燃料制約の先には電力危機が待っている。内生的であれ外生的であれ、大きなショックが加われば最悪の事態が起きるシナリオがそこにある。

日本の電力セクターが抱える問題点

燃料制約の問題は、日本の電力セクターが抱える問題点を如実に示している。

一つ目は火力発電の老朽化だ。今回の燃料制約も石炭火力の故障が要因として挙げられた。日本国内には古い火力発電施設が依然として多く稼働しているのだ。特に40年以上も稼働を続けるものは老朽火力と呼ばれる。

経産省の資料によると、1979年以前に建設された石炭火力の数は22基ある。これに加えて2020年代にはさらに22基が老朽火力に加わる。基数ベースで1割以上、2020年代には約3割が老朽石炭火力になる。こうした老朽石炭火力は旧式の非効率な火力発電所ということもあり、段階的廃止対象ともなっている。

これは老朽化した石炭火力の例だが、知られていないのは、閉じる予定のこうした老朽火力が、いまもなお日本を支えているということだ。
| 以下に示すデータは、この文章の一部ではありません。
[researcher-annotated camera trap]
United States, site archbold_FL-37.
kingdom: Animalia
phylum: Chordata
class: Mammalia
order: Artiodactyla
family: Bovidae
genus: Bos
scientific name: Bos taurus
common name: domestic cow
2011年の東日本大震災後に電力セクターを支えたのは老朽火力の稼働だった。直近でも今冬の電力不足に対応すべく、発電会社大手のJERAは老朽化で長期停止中だった姉崎LNG火力発電所5号機(千葉県市原市)を補修の上、2021年1月に再稼働させる。

写真=時事通信フォト
JERA横浜火力発電所(神奈川県横浜市鶴見区、2020年10月24日)

しかし古いだけあって故障リスクも相対的に高い。今回の九州・中国両電力の燃料制約では、同時期に老朽火力で故障が起きたことも要因となった点を考えれば、同様の事態は今後も起こり得るリスクであると言えるだろう。